2.研究往复式热循环(渐变)多孔介质燃烧系统的燃烧特性与动态特性。详细分析低热值稀薄气体燃烧时,换向半周期,当量比,二次风比工况参数对系统温度分布,污染物排放,及燃烧效率的影响。揭示了系统各点温度、污染物产生过程的周期性动态演变过程;指出系统温度关于中心位置对称分布,呈“M”型,距离火焰位置越近,温度波动幅值越大。指出半周期较小时,系统容易出现“双温度峰值”,随半周期增大,燃烧侧的燃烧温度峰值先增大后降低,最高温度出现在40s左右;随当量比增大,系统温度整体水平升高,燃烧火焰向上游传播;随二次风比增大,燃烧侧的燃烧温度峰值先增大后降低;燃烧火焰向上游传播,温度峰值位置向上游移动。CO浓度基本在100ppm以下,NO浓度小于20ppm,并从定性方面与Hoffmann和Fabinao等人的试验结果进行对比;系统燃烧效率非常高,基本保持在99%左右,验证系统高效清洁燃烧低热值稀薄气体燃料可行性。
3.针对往复式热循环(渐变)多孔介质燃烧系统,建立了往复式热循环多孔介质燃烧系统的一维非稳态“双温度”模型。在分析点火位置对系统燃烧稳定演变过程,以及燃烧稳定时温度分布影响的基础上,并通过相应工况下的试验结果对数值模拟结果进行验证;通过研究往复式热循环多孔介质燃烧系统温度分布特性发现,各换向半周期,燃气热值(当量比),二次风比,以及雷诺数对系统温度分布和燃烧火焰位置的影响规律与试验分析结果规律相吻合,给出系统理论贫燃极限φ=0.125,燃气热值为300KJ/Nm~3;通过分析超焓燃烧特性发现,相对超焓量,随换向半周期增大先逐渐增加后逐渐下降,影响相对较小:随燃气热值增大逐渐迅速降低,呈现出双曲线变化关系,是主要影响因素;随二次风比增加,在α=0.2较高,随后逐渐降低,影响相对较小;燃烧效率与试验结果相吻合,验证了模型有效性和准确性,对系统的优化设计和性能提高具有重要的指导意义。

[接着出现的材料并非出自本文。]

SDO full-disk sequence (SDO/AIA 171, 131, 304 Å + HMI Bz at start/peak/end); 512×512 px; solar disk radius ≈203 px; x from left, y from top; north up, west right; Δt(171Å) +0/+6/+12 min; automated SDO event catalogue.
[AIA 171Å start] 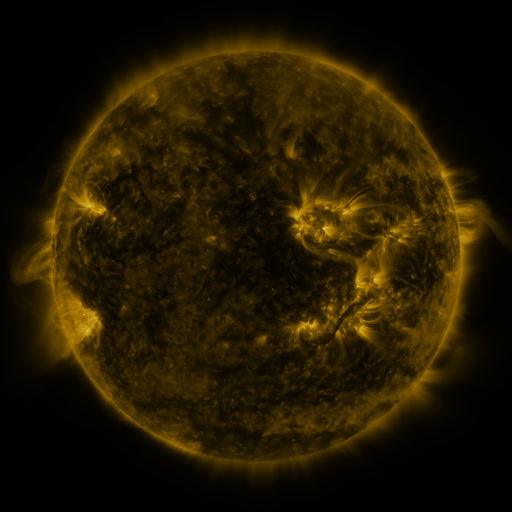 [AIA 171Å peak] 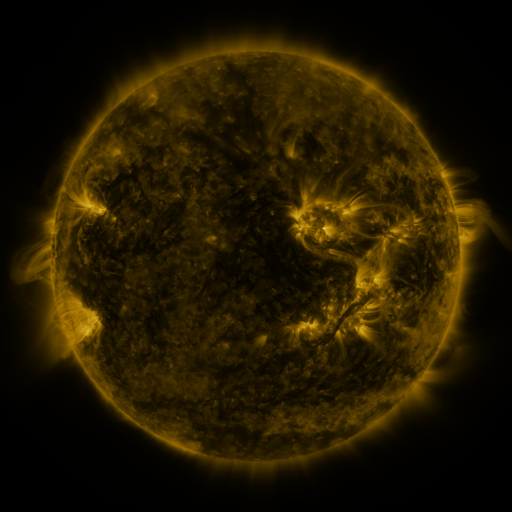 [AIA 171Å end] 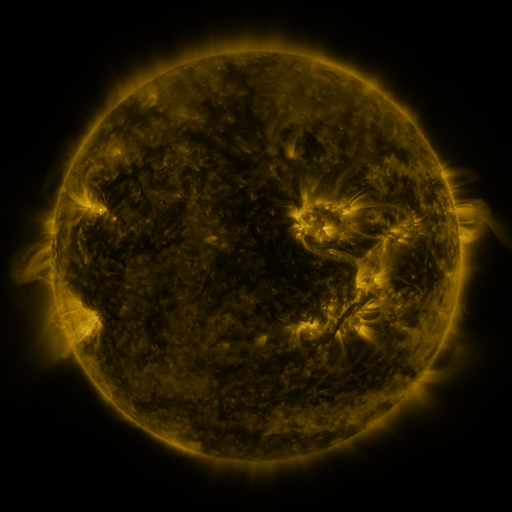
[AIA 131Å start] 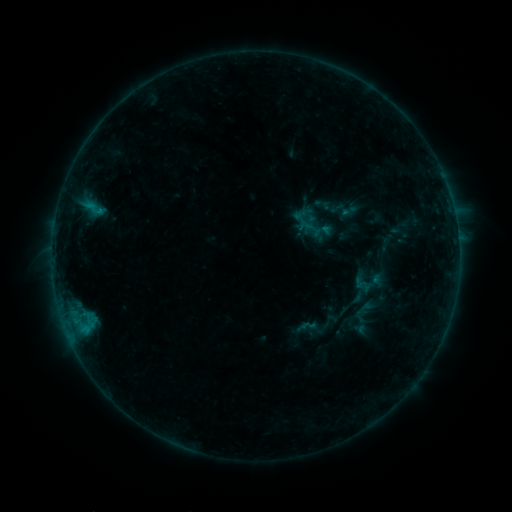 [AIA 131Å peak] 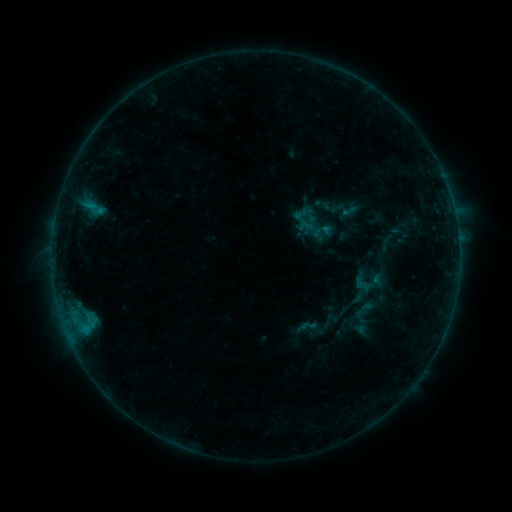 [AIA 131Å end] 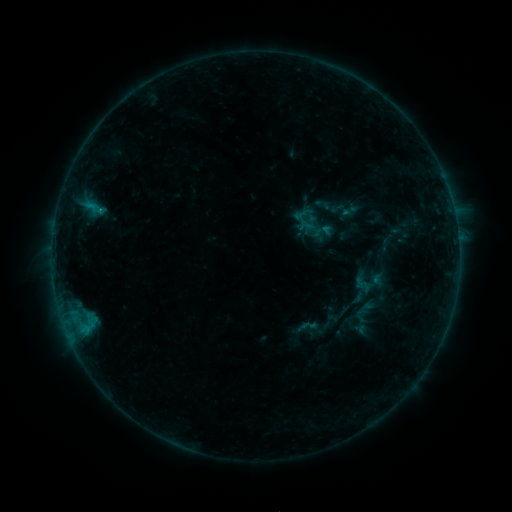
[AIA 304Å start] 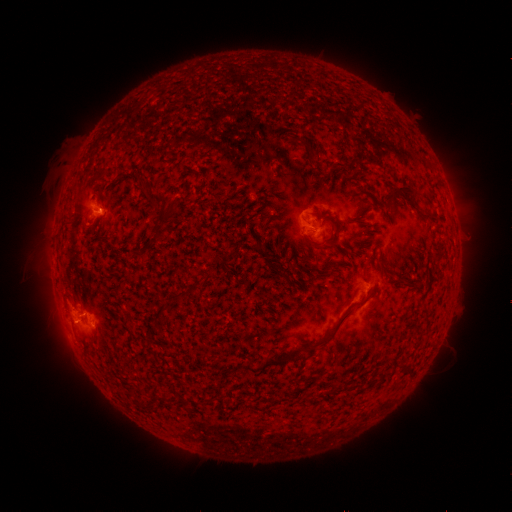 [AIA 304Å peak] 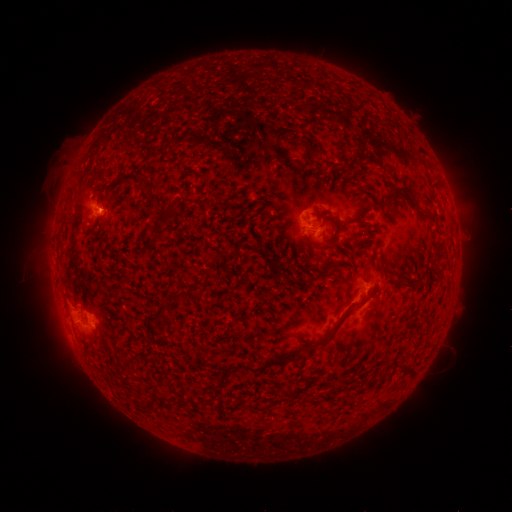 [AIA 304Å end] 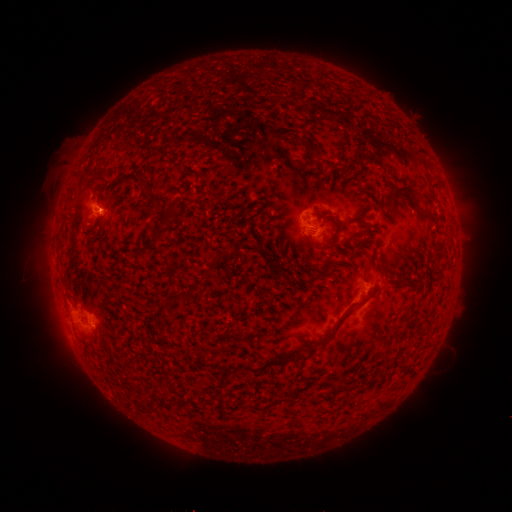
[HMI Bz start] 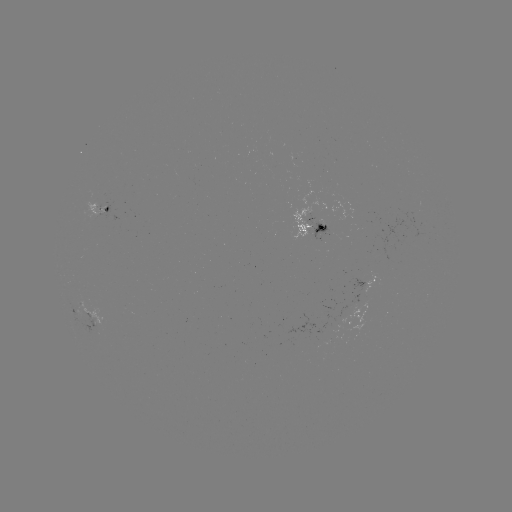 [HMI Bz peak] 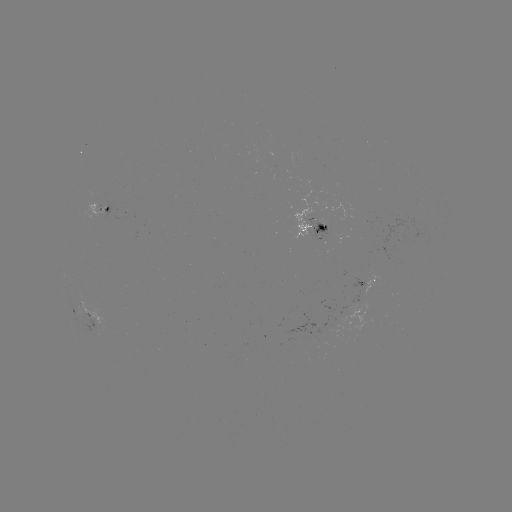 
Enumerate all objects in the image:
B5.3 flare: (101, 211)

4.研究空隙率分段分布,渐变分布,及空隙率渐变分布下半周期,无量纲热值,雷诺数等工况参数对传统往复多孔介质燃烧器温度分布与“超焓燃烧”特性的影响。在前面研究基础上,建立非稳态气固“双温度”模型,采用无量纲形式,首次分析了点火燃烧稳定演变过程,及周期间动态变化特性,并与热循环燃烧系统动态变化特性进行对照,揭示了周期性换向燃烧的动态演变过程。指出在燃烧区有热损失时,燃烧器内的温度分布随着各工况参数的变化基本上都是由倒“V型”向“M型”演变;无热量损失时,温度分布由倒“V型”向“梯形”演变,燃烧区域相应的逐渐拓宽;指出空隙率渐变分布时,贫燃极限可拓宽到当量比为0.125(H_0=0.8),无热量损失时为0.02(H_0=0.12):分析了各工况参数对往复多孔介质燃烧器的相对超焓量,燃烧效率,及燃烧火焰位置等“超焓燃烧”特性的影响,指出“超焓燃烧”受燃气热值(当量比)影响最大,随热值增大(当量比)逐渐降低,存在两个燃烧火焰区,燃烧效率非常高,保持在99%左右。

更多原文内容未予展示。